The Chensel Palace constructed for the 13th Dalai Lama contains a selection of carriages designed to be pulled by horse or man, reminiscent of those used by the Queen on state occasions.
In the palace built for the 14th Dalai Lama there is a mural containing a depiction of the Dalai Lama as a young man. This was the first time we had seen his portrait in Tibet. How did the Chinese miss this one! In another room there was a very early piano; a gift to the Dalai Lama from Pandit Nehru, prime minister of India.
Day 9, Ganden Monastery. Ganden is forty kilometres east of Lhasa on Drokri Mountain at a height of 4,000 metres.
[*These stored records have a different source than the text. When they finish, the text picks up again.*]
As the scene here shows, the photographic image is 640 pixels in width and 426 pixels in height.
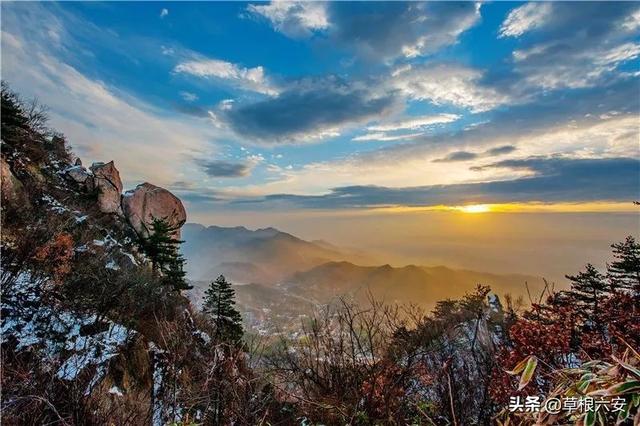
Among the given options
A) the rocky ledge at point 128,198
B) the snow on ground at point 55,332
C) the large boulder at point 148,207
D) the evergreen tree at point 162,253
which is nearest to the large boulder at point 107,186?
the rocky ledge at point 128,198

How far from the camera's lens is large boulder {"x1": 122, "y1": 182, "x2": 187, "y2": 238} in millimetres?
37000

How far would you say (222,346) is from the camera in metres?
12.6

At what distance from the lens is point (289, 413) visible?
32.7 feet

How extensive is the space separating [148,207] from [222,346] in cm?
3033

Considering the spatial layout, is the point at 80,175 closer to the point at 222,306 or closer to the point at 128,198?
the point at 128,198

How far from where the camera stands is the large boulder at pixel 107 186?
34969 mm

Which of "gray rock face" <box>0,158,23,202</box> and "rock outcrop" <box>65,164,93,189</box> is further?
"rock outcrop" <box>65,164,93,189</box>

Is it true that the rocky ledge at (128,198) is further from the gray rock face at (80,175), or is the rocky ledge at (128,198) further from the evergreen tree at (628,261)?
the evergreen tree at (628,261)

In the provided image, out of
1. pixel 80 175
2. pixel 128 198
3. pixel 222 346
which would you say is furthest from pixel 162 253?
pixel 222 346

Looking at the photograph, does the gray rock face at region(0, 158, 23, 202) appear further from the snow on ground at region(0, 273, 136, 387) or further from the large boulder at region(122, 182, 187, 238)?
the large boulder at region(122, 182, 187, 238)

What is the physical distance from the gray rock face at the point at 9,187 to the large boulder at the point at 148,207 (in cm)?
1531

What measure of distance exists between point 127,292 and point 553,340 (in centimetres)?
1918

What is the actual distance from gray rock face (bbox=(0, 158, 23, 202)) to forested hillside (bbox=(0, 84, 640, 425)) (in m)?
0.15

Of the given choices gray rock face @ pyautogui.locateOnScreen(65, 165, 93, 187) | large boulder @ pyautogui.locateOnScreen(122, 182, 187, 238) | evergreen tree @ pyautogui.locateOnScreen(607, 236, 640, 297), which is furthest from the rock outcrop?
evergreen tree @ pyautogui.locateOnScreen(607, 236, 640, 297)
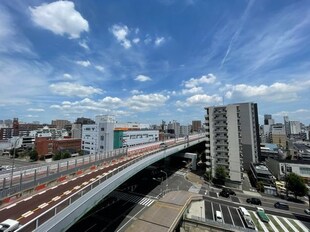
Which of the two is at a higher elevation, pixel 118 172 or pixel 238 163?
pixel 118 172

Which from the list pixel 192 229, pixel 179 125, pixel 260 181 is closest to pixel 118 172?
pixel 192 229

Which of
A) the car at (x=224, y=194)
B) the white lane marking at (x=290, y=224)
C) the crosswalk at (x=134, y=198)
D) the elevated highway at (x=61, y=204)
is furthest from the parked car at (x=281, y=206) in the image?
the elevated highway at (x=61, y=204)

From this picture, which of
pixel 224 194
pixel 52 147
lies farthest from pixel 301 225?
pixel 52 147

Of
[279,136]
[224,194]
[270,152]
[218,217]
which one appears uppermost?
[279,136]

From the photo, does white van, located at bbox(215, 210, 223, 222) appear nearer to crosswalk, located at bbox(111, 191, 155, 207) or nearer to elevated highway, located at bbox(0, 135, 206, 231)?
crosswalk, located at bbox(111, 191, 155, 207)

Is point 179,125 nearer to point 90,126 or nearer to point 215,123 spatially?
point 90,126

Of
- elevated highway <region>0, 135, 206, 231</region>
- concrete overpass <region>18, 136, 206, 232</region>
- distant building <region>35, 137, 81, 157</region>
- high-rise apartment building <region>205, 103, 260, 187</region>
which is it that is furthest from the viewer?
distant building <region>35, 137, 81, 157</region>

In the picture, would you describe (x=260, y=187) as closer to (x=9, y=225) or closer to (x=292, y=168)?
(x=292, y=168)

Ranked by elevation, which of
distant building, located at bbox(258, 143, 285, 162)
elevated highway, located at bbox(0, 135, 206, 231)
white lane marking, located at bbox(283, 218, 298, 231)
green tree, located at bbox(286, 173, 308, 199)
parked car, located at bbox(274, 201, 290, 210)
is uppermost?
elevated highway, located at bbox(0, 135, 206, 231)

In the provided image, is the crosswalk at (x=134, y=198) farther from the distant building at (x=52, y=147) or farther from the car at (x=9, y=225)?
the distant building at (x=52, y=147)

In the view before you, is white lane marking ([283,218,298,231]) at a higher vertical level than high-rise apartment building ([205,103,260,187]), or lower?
lower

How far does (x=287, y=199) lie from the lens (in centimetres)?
3881

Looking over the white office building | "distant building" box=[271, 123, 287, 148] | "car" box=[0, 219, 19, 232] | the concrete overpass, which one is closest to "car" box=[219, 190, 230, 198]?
the concrete overpass

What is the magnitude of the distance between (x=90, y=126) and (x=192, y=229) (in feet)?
245
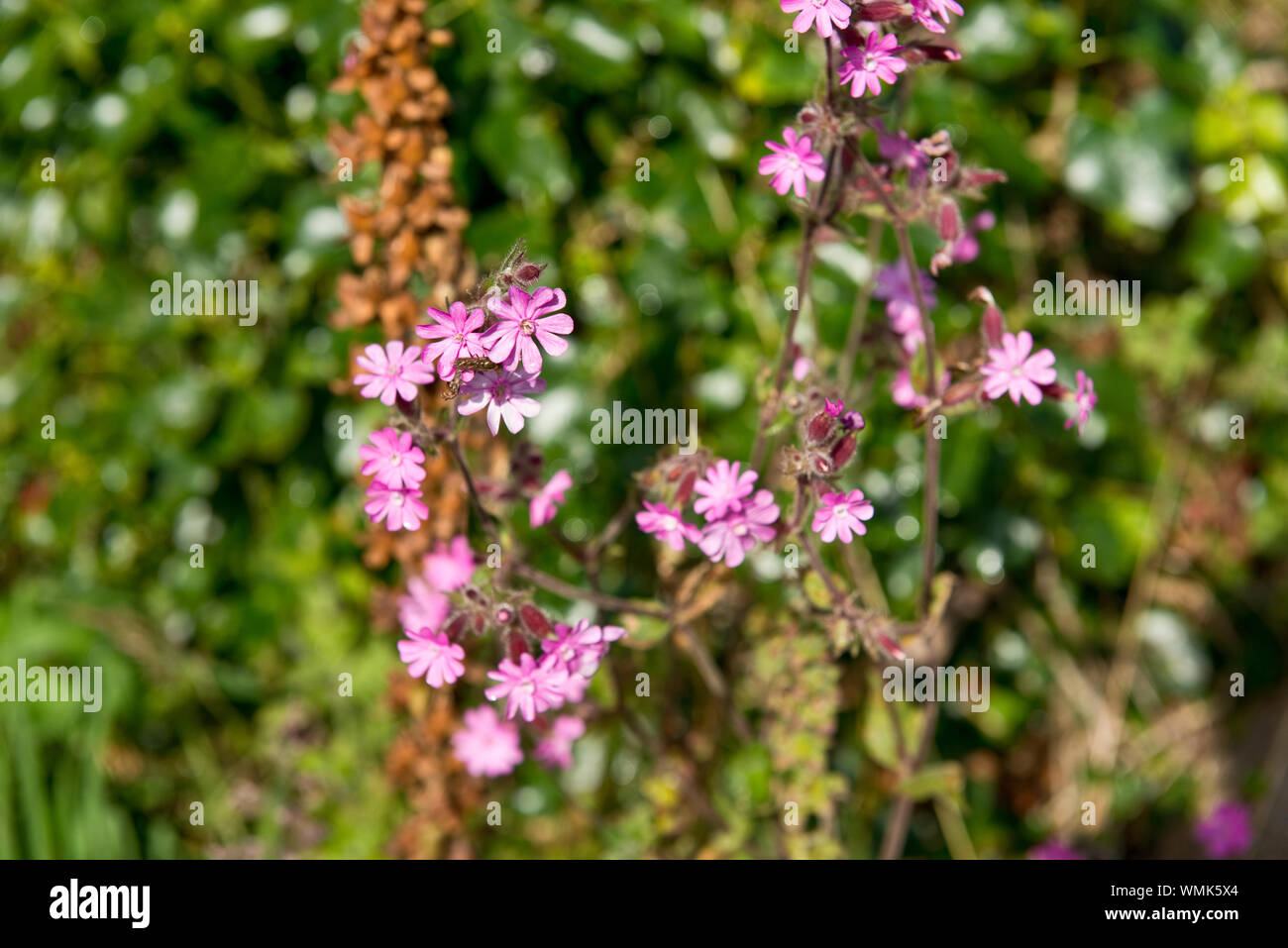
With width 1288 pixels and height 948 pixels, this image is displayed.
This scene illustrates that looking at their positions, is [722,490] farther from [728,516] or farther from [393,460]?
[393,460]

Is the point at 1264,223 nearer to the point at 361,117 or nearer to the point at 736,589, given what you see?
the point at 736,589

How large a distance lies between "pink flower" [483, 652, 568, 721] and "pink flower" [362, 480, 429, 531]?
0.18 m

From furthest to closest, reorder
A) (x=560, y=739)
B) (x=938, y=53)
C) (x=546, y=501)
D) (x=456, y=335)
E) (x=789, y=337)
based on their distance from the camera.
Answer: (x=560, y=739) → (x=546, y=501) → (x=789, y=337) → (x=938, y=53) → (x=456, y=335)

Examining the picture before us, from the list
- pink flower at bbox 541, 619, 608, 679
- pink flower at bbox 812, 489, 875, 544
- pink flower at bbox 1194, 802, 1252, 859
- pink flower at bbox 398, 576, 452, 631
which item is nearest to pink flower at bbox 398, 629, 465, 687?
pink flower at bbox 541, 619, 608, 679

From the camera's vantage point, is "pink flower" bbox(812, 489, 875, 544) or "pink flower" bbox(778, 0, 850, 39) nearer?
"pink flower" bbox(778, 0, 850, 39)

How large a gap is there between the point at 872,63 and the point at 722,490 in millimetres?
454

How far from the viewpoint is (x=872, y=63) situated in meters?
1.07

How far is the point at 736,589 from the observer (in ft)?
6.11

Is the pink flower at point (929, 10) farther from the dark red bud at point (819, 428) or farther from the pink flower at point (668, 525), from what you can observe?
the pink flower at point (668, 525)

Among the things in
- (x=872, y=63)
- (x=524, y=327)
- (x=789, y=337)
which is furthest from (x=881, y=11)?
(x=524, y=327)

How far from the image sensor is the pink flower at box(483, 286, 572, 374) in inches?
39.7

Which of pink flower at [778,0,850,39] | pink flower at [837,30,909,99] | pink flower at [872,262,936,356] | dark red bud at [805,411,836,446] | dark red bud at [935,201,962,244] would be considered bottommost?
dark red bud at [805,411,836,446]

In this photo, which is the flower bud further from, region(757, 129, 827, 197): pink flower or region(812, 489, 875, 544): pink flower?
region(812, 489, 875, 544): pink flower
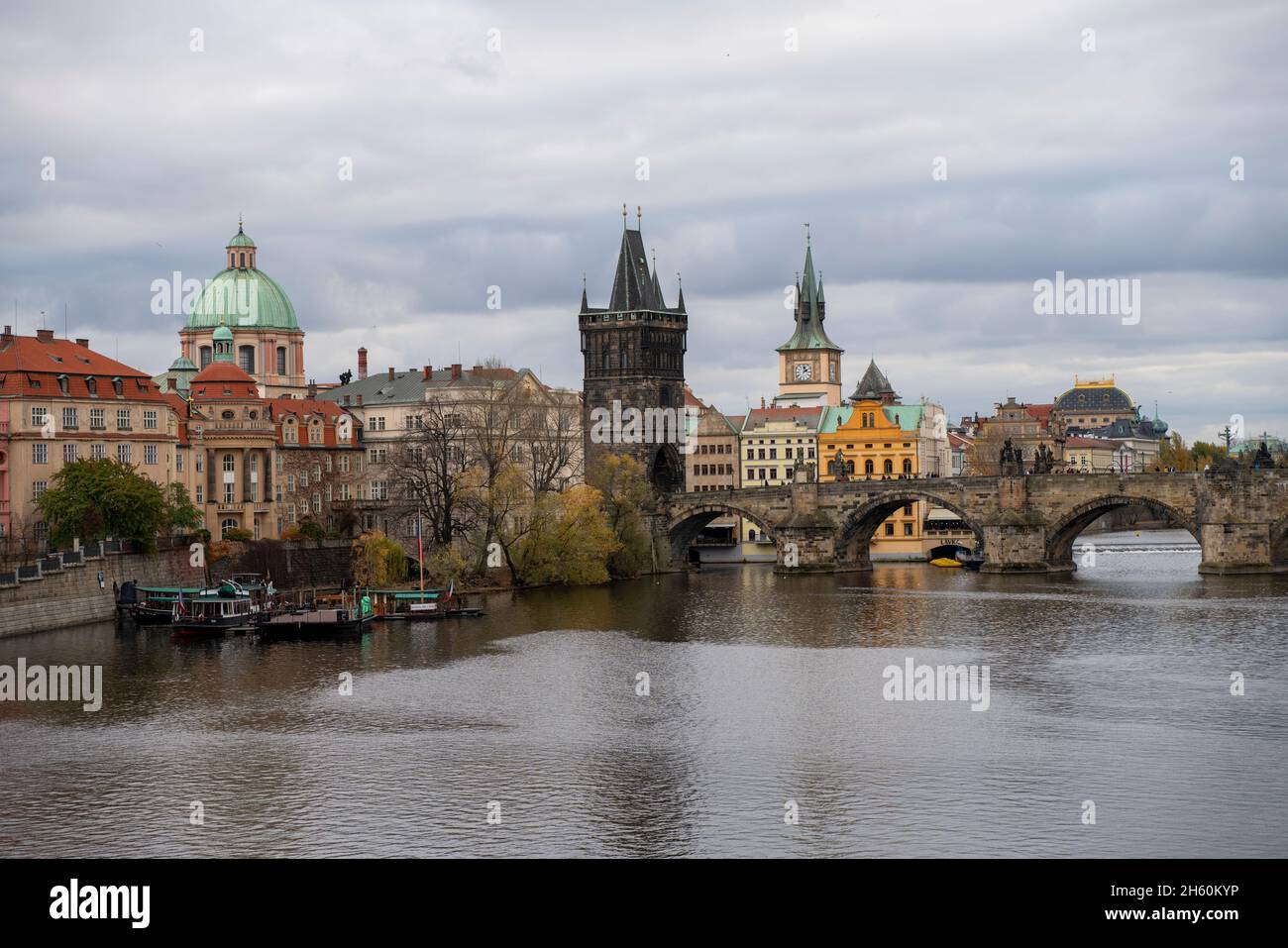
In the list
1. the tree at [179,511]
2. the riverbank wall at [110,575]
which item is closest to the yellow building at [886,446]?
the riverbank wall at [110,575]

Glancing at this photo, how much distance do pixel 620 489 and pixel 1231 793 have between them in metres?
73.2

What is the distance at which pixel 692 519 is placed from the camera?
120 metres

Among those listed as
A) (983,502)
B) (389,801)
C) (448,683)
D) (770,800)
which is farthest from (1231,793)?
(983,502)

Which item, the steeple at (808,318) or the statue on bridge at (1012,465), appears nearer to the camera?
the statue on bridge at (1012,465)

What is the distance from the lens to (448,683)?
186 feet

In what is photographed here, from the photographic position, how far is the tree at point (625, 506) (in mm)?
105188

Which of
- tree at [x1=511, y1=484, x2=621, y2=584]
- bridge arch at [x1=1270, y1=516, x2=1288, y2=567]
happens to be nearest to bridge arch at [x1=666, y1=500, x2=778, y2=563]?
tree at [x1=511, y1=484, x2=621, y2=584]

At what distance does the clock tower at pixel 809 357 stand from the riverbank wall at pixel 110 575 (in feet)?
306

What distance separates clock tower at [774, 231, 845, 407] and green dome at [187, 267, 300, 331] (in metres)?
57.6

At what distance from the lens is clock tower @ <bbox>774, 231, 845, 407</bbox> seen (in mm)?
181375

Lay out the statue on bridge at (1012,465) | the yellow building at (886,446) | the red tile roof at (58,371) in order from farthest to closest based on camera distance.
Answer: the yellow building at (886,446)
the statue on bridge at (1012,465)
the red tile roof at (58,371)

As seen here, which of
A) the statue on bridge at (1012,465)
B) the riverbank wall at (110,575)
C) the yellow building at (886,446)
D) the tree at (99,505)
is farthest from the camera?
the yellow building at (886,446)

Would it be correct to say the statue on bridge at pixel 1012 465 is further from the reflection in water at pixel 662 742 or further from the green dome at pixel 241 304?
the green dome at pixel 241 304
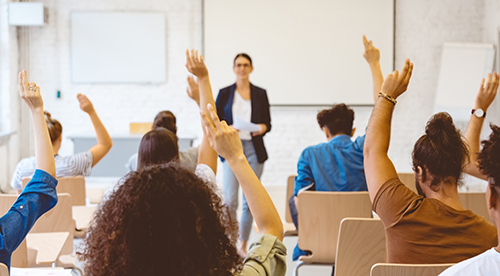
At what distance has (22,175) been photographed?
2.84 metres

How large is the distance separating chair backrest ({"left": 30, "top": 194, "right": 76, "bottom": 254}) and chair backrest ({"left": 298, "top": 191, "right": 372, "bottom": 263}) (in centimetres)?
110

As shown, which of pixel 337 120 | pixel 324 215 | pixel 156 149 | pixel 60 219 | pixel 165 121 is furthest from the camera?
pixel 165 121

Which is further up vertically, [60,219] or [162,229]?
[162,229]

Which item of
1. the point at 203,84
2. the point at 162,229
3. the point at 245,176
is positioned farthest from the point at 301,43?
the point at 162,229

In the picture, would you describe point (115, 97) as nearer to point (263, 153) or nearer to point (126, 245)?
point (263, 153)

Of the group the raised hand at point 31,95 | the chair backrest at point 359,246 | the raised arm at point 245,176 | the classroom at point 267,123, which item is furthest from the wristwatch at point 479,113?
the raised hand at point 31,95

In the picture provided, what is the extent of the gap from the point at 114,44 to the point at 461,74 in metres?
4.50

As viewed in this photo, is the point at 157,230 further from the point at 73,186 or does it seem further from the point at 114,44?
the point at 114,44

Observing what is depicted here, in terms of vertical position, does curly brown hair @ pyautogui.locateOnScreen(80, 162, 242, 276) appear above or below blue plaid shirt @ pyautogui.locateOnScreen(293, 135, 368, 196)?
above

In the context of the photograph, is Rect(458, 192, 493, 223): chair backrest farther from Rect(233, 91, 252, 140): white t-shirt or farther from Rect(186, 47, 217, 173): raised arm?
Rect(233, 91, 252, 140): white t-shirt

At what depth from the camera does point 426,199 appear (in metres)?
1.59

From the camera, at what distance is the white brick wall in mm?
6703

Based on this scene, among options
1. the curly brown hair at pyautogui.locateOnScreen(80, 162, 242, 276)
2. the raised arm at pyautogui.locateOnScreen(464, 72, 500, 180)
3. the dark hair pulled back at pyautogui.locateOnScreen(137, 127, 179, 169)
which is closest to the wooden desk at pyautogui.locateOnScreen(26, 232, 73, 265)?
the dark hair pulled back at pyautogui.locateOnScreen(137, 127, 179, 169)

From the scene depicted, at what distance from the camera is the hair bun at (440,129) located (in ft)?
5.41
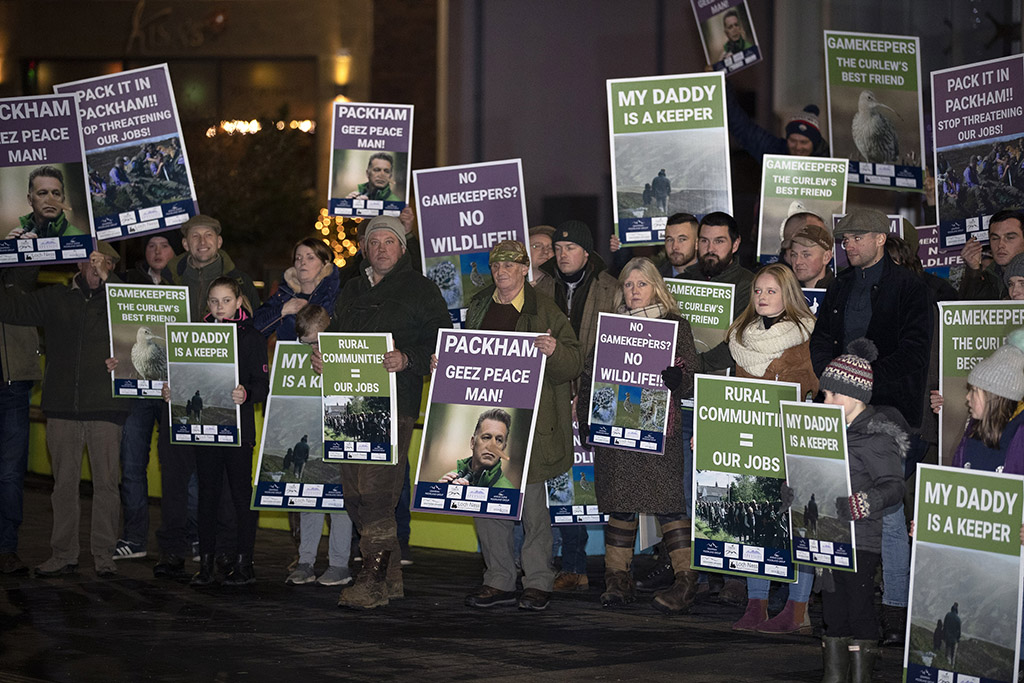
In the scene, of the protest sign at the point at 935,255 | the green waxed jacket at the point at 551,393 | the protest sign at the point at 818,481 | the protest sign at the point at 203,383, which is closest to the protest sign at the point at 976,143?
the protest sign at the point at 935,255

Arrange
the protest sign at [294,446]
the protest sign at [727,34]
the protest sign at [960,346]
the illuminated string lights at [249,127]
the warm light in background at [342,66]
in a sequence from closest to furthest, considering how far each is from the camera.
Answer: the protest sign at [960,346]
the protest sign at [294,446]
the protest sign at [727,34]
the warm light in background at [342,66]
the illuminated string lights at [249,127]

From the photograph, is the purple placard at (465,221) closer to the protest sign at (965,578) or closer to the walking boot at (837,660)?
the walking boot at (837,660)

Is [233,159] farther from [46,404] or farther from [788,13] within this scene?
[46,404]

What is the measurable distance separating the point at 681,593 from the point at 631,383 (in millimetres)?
1150

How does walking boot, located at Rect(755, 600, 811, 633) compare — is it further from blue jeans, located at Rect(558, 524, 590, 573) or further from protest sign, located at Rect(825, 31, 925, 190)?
protest sign, located at Rect(825, 31, 925, 190)

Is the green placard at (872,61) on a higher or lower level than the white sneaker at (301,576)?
higher

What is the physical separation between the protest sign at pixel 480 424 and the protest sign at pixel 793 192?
1.83m

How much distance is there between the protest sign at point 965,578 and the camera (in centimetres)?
530

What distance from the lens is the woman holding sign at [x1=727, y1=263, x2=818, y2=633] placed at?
7191 millimetres

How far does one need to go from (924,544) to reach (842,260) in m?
3.28

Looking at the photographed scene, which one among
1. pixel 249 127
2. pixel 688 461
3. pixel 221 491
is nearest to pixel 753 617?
pixel 688 461

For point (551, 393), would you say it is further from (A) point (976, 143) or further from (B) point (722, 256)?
(A) point (976, 143)

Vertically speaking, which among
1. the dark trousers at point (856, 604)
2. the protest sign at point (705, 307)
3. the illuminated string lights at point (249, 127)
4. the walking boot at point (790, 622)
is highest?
the illuminated string lights at point (249, 127)

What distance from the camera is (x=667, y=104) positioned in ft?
28.2
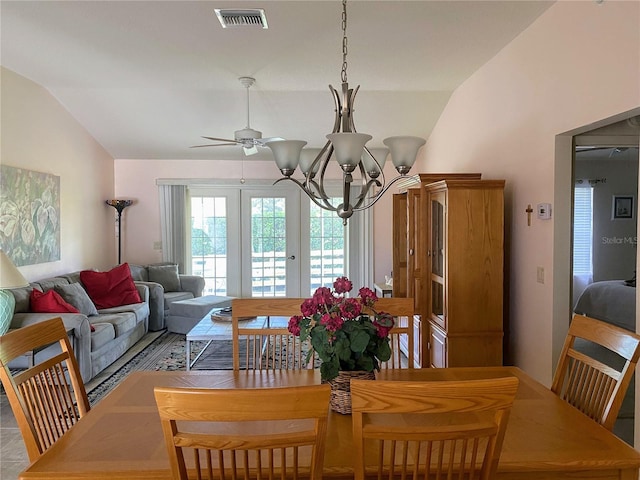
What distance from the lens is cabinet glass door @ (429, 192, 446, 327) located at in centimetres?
336

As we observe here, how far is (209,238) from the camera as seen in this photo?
664 cm

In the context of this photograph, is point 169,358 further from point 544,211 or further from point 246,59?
point 544,211

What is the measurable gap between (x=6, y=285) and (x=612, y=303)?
203 inches

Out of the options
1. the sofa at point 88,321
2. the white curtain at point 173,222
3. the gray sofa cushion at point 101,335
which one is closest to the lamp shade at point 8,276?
the sofa at point 88,321

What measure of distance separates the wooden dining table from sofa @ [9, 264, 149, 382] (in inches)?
90.8

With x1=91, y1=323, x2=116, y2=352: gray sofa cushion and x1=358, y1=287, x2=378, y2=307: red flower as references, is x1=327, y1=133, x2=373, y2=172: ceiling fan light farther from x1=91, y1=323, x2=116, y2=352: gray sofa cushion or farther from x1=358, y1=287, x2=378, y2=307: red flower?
x1=91, y1=323, x2=116, y2=352: gray sofa cushion

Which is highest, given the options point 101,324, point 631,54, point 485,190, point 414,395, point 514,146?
point 631,54

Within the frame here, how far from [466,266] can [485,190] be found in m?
0.54

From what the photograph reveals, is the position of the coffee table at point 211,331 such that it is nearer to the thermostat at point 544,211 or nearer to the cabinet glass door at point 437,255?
the cabinet glass door at point 437,255

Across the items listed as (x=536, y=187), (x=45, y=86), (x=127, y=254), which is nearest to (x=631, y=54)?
(x=536, y=187)

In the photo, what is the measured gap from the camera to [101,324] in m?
4.16

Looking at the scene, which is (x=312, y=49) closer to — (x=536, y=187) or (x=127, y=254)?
(x=536, y=187)

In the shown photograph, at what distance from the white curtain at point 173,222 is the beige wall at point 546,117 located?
4.17 meters

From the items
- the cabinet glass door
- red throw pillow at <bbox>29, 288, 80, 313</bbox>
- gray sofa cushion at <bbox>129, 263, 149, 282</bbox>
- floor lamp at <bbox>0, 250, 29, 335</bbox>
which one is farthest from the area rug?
the cabinet glass door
It was founded by Tsongkhapa in 1409. He travelled much, always taking many disciples with him, but they had no permanent home. After a while Tsongkhapa decided they needed a new monastery. Divinations were made in the presence of the Jowo statue in the Lhasa Jokhang, and Drokri Mountain was decided upon. This mountain was mentioned by the Buddha many times, and it is said that it was visited by Maugalanya, a disciple of the Buddha, who hid a white conch shell there. This conch was later unearthed by Tsongkhapa, who eventually gave it to Jamyang Chojé, the founder of Drepung.
|The reconstructed Ganden|
On arriving we decided to do a circumambulation. The route around the monastery circles the mountain and offers stunning views of the Kyichu valley. The path is narrow and because the altitude made us dizzy and often breathless, we had to take care as we walked round. Every few metres a modern stone plaque announced a particular self-emanation in the rocks above. These were of various deities, protectors, and even scenes of Buddha’s birth. However, try as I may, I could not see any of them.
|Offering prayer flags on the Ganden Korwa|
|View from Ganden|
Towards the end of the route is Tsongkhapa’s cave. Inside is a self-emanated statue of the great man. This one I could see.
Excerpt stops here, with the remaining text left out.